#### GIVEN INSTRUCTION A:
In the post about planting apple trees, how would you say "Several large apple trees in the vicinity give me hope." in Spanish?
#### GIVEN INSTRUCTION B:
In the apple tree post, which nursery did the writer mail order the trees from?
#### GIVEN INSTRUCTION C:
Pick up the post on planting apple trees after its last sentence and keep writing it.

Monday, May 12, 2014

Apple Trees: Stayman Winesap, Arkansas Black, and Zestar

Stayman Winesap
Zestar
Arkansas Black

As a follower of Apple Man Michael Phillips, and an inexperienced tree fruit grower, my plan was to wait a year to plant apple trees and work on helping our soil become wonderfully rich, full of life, and apple-friendly.  I was going to do this with cover cropping, compost, and woody debries to create a fungal-dominated soil that trees like.  Instead, I ordered 3 apple trees and plunked them in our phosphorus and potassium deficient soil with no more than a handful of worm castings and a little mycorrhizal fungi on their roots to help them take hold.  Oops.  I'm adhering to the "don't amend the planting hole with anything" train of thought.  I did make a large 3' diameter hole for them and broke up the sides of the hole with a garden fork.  My theory is I can feed them with love and organic matter from the top down.  Several large apple trees in the vicinity give me hope.  Best of luck to them.

I ordered EMLA 111 rootstock, a semidwarf rootstock that is good at anchoring (since we are on a windy hillside).  I mail ordered from Boyer Nursery in Biglerville, PA and was quite happy with the trees.  This is what Boyer Nursery says about the rootstock on their website:

EMLA 111
Semi-Dwarf, Zone 5-8 (Northern Spy x Merton 793)
Mature Height 18-22ft. with recommended 16-26ft. spacing.
It is an outstanding choice for spur-type Red Delicious varieties.  It has an excellent anchorage, with no staking required.  Very drought tolerant, high soil temperatures and adapts to sandy and clay loam.  Best Semi-Dwarf for heavy or poorly drained soils.  Quite resistant to collar rot and Woolly aphids, and moderately resistant to fireblight.  Can be susceptible to burr knots and powdery mildew.  Rarely produces root suckers.  EMLA 111 produces an early and prolific fruit crop.  

A tree planting, pruning, and growing novice, I spent much time watching youtube videos of different pruning styles and reading extension fact sheets on trees.  I realized I had on my hands feathered maidens (how lovely!) not 1 year old whips (which look like sticks).  I spaced them 16' apart.  I did know enough to get trees that have overlapping bloom times so they can pollinate each other.

In the end, after planting, I pruned them back to no more than 3 - 5 branches that had decent crotch angles and pruned those back to an outward-facing bud so they were shorter than the central leader.  I also mulched with pea-gravel.  After reading well-written arguments that improperly staking trees can lead them to never develop strong root systems, I drove in a single short stake intended to be cut off after 1 season.  I don't think they would need staking in a more sheltered planting site, but our hill sure does get some wind.  Still to do is putting up some hardware cloth guards to protect the trunks from rodent-nibbling and weighing down a few branches that need wider crotch angles.    So, that is the plan for them, and they are leafing out as I write.

#### DATA ROWS:

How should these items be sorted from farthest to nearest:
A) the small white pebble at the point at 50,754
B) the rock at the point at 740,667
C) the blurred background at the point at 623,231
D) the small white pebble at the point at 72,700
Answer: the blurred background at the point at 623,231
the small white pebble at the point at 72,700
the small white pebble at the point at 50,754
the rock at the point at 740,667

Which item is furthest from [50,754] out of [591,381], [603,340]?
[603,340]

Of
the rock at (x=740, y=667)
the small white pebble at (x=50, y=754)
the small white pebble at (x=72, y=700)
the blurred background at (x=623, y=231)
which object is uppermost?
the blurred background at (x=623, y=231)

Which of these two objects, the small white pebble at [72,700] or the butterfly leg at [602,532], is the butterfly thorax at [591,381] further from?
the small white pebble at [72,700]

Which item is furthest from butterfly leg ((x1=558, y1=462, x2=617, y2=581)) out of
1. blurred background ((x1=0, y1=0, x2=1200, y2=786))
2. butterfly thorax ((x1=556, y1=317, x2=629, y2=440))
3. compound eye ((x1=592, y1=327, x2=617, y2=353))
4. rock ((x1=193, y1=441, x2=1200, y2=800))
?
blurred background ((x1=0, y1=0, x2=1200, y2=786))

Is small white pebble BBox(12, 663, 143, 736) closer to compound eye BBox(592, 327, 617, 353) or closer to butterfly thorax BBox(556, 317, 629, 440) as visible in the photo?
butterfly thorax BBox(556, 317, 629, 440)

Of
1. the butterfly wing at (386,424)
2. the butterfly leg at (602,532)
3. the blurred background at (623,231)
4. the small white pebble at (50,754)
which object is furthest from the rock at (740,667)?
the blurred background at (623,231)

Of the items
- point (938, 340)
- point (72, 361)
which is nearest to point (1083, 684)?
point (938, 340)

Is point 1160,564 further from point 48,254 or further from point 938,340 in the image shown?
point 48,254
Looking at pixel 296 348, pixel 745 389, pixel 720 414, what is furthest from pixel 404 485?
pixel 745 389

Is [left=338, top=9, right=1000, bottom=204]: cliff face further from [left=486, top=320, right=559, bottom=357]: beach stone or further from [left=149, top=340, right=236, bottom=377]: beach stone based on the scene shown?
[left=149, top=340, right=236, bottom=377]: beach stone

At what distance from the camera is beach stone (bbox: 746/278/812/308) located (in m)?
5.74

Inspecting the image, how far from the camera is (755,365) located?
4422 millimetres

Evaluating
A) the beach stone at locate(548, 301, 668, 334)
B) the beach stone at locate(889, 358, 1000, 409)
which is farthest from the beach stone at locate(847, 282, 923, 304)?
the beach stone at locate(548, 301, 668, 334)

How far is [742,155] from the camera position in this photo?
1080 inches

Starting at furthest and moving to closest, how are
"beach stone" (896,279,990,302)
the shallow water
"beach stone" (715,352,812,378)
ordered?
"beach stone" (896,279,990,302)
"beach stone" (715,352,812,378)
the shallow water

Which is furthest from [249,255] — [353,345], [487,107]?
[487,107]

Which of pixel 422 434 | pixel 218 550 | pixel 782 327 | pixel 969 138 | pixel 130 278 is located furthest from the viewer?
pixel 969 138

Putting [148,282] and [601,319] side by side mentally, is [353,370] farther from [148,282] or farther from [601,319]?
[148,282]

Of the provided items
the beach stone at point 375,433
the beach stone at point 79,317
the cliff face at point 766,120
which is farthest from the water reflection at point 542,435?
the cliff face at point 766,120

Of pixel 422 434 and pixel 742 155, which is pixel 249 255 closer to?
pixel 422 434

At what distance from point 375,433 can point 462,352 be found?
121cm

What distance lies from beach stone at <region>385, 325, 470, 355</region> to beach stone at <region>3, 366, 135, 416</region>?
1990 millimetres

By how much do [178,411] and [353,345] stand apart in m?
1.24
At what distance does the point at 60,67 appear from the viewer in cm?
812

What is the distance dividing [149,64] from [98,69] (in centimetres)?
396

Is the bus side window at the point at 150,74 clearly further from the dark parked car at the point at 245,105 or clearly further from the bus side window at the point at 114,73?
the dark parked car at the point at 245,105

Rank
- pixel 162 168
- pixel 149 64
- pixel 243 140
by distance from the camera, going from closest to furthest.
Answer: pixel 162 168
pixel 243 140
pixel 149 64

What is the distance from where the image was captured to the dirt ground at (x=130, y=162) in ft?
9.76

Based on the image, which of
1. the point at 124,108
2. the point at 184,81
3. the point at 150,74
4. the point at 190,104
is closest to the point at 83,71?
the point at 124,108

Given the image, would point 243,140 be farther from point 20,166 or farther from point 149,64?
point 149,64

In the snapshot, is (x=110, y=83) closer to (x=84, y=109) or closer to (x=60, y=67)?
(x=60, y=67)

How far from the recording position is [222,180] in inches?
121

#### TASK ANSWER A:
Varios manzanos grandes en los alrededores me dan esperanza.

#### TASK ANSWER B:
Boyer Nursery in Biglerville, PA.

#### TASK ANSWER C:
I am attempting a bit of a hedgerow of trees, shrubs, flowers, herbs, and the like, similar to the ideas in this article from Permaculture Magazine...Replanting Hedgerows.  If it fills in quick enough, perhaps it can keep the deer from feeling comfortable in jumping over at least some sections the fence.  If it doesn't, we need to formulate a deer-diversion plan.  I planted the apple trees in 4' from the fence, and I got that number from Phillips' recommendation for building deer cages around your apple trees.

In any case, our soil where both where the trees are planted and where we plan to plant vegetables is deficient.  I know this from our UMASS Amherst soil test.  I have not purchased any rock phosphate or greensand, but I am haphazardly dumping different forms of organic matter and composted chicken manure on top of cardboard or newspaper sheet mulch style to slowly improve our soil (hopefully).  C'mon worms, incorporate it!  A local coffee shop has offered to supply us with spent coffee grounds and coffee bean chaff from roasting (surprisingly not acidic).  We shall see if our soil improvement on the cheap works.

Coffee Bean Chaff

2 comments:

  1. We finally were able to harvest a few Ark. Black last year, I had only seen them in badly retouched photos in old catalogs, but the fruit was amazingly dark-skinned. Nice and hard, and great for baking but also for eating, if you like a hard apple ( I do!). Love your blog!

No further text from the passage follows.